:: DOCUMENT PASSAGE ::

Supposing that XC does equal R in each arm of the bridge, and that the potentiometer resistance is sufficiently high to limit current through it to a negligible level (in other words, Rpot >> R). Calculate the phase shift of Vout with respect to the excitation source voltage when:
- The potentiometer wiper is fully left:
- The potentiometer wiper is fully right:
- The potentiometer wiper is perfectly centered:
Reveal answer- The potentiometer wiper is fully left: Θ = −45o
- The potentiometer wiper is fully right: Θ = 45o
- The potentiometer wiper is perfectly centered: Θ = 0o
Follow-up question: this circuit works best with the excitation frequency is such that XC = R. Write a formula that solves for the necessary frequency (f) to achieve this condition given a certain value of R.
Notes:This is a very interesting circuit to built and test. You may build one using 1 μF capacitors, 2.7 kΩ resistors, and a 100 kΩ potentiometer that will successfully operate on 60 Hz power-line excitation.
An interesting thing to note about using line power is that any distortions in the excitation sine-wave will become obvious when the potentiometer wiper is turned toward the differentiating position (where Θ is positive). If listened to with an audio detector, you may even hear the change in timbre while moving the wiper from one extreme to the other. If excited by a “clean” sine-wave, however, no change in timbre should be heard because there are no harmonics present.

:::
:: STORED DATA ::

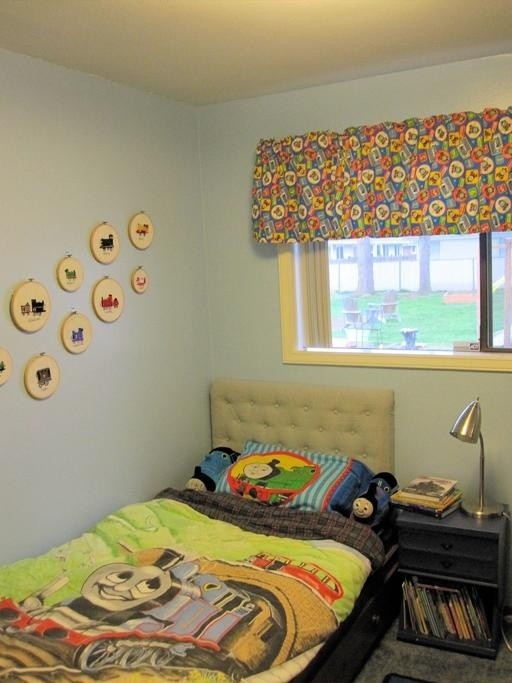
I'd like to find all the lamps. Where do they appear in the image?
[449,397,505,520]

:::

(WHAT IS NEEDED) Using the bridge circuit text, explain why no change in timbre should be heard when the circuit is excited by a "clean" sine-wave.

(THE OUTPUT) A clean sine-wave has no harmonics. Without harmonics there are no distortions to become obvious when the wiper moves toward the differentiating position, so the timbre does not change.